7.6. Data Protection Authority and Representative. Subject to applicable law, you may also have the right to (i) restrict Directly’s use of certain data elements that constitute your Personal Data; and (ii) lodge a complaint with your local data protection authority or the Irish Data Protection Commissioner, which is Directly’s lead supervisory authority in the European Union. If you are a resident of the European Economic Area and believe we maintain your Personal Data within the scope of the General Data Protection Regulation (“GDPR”), you may direct questions or complaints to our European GDPR representative. To find the data protection authority in your country, please refer to this contact list.
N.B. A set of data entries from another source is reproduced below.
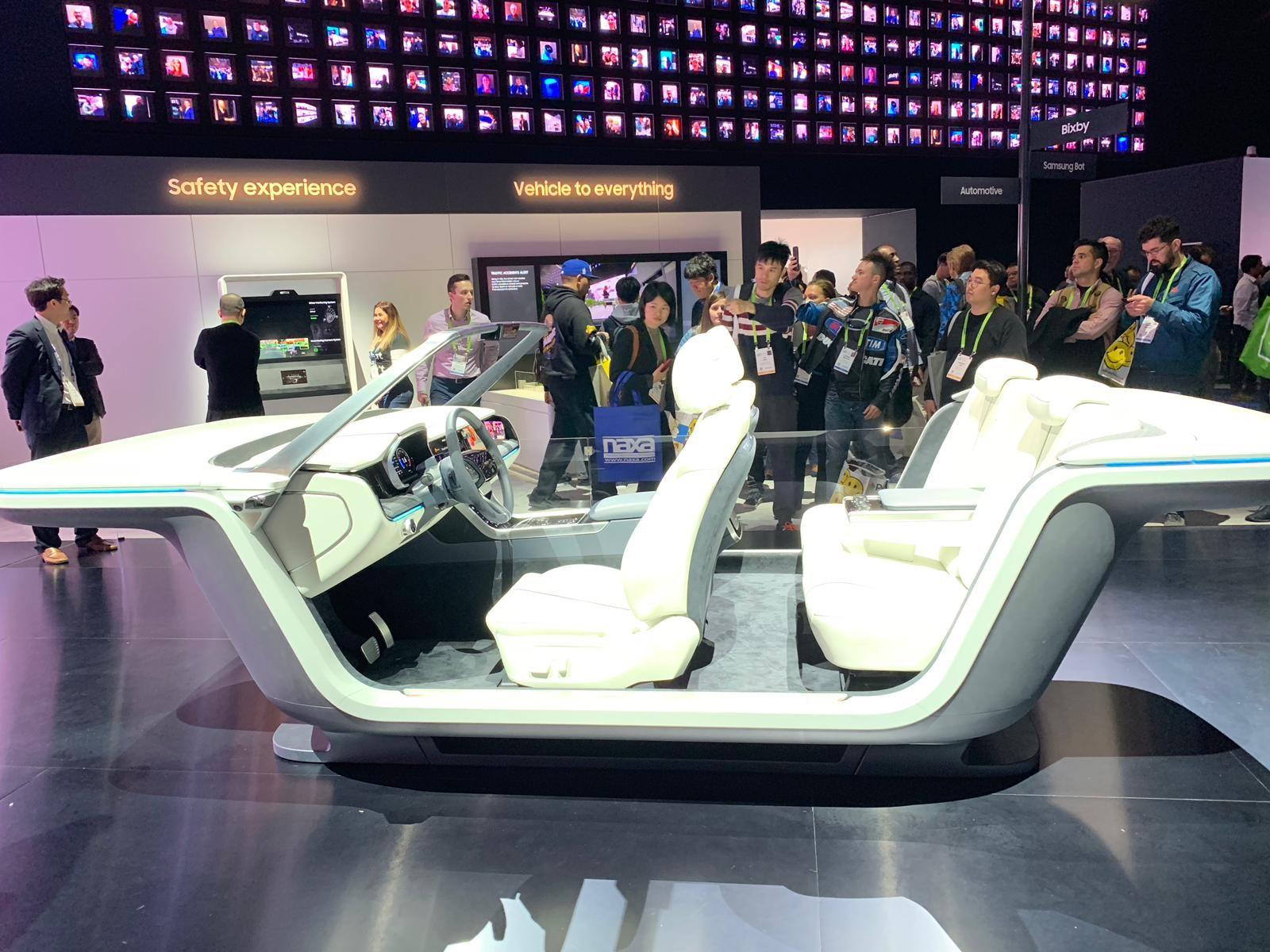 Stand da Samsung durante a CES 2019 mostra conceito de carro autônomo da empresa (Foto: Natasha De Caiado Castro)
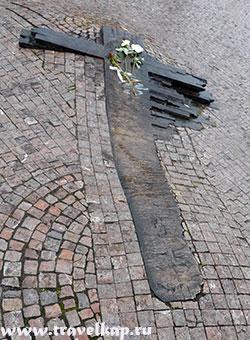 памятник Яну Палаху и Яну Зайицу (Прага, Чехия)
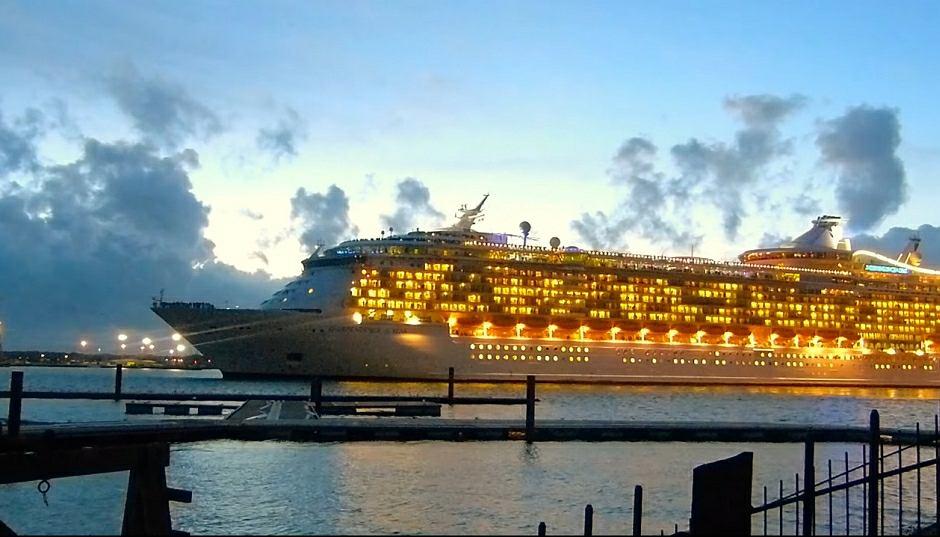 'Independence of the Seas' przy nabrzeżu w Southampton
Our GDPR Data Protection Representative is DPR group and can be contacted by sending an email to datainquiry@dpr.eu.com quoting “Directly, Inc.” in the subject line.

8. California Users

As there is no accepted standard on how to respond to "Do Not Track Signals,” we respond to such signals. With respect to the California Consumer Privacy Act or "CCPA", Directly currently does not meet the statutory thresholds for a "Covered Business" and therefore is exempted; however, Directly intends to follow the general principles embodied in the CCPA and respond to requests by California consumers and households. Please refer to Section 10 of this Privacy Policy below for requests.

9. Changes

We may periodically update this Privacy Policy. If we make any substantial changes, we may notify you by sending you an email to the last email address you provided to us (if any) and/or by prominently posting notice of the changes on the website and via Services, so it is visible when you visit and/or log on to the website or Services for the first time after the change is posted. Your continued use of the website or the Services after the changes have been posted shall constitute your acceptance of the changes. If you do not agree to the updated Privacy Policy, you must cease your access and use of the websites and Services.

10. Contact Us

How do I contact Directly about questions or issues about my privacy? Any questions about this Privacy Policy or our practices with respect to your Data can be submitted via our secure data request web form.

11. Data FAQs

How does Directly and its Services Operate? As detailed in our Terms, Directly has entered into separate agreements with each Customer to govern the delivery, access and use of the Services including instructions for the processing of the personal data of their respective Customer End Users. Each Customer licenses Directly technology and configures their help desks to enable its Customer End Users to post Tasks to the Services for routing to Experts.

It is important to note that Directly acts as both as a Data Controller and as a Data Processor within the realm of GDPR compliance: As a Data Controller, Directly is responsible for safeguarding the data of our Experts as they interact directly with our marketplace platform and our visitors to directly.com. As a Data Processor, Directly is responsible for safeguarding the data of our Customers Users as it flows through our marketplace platform.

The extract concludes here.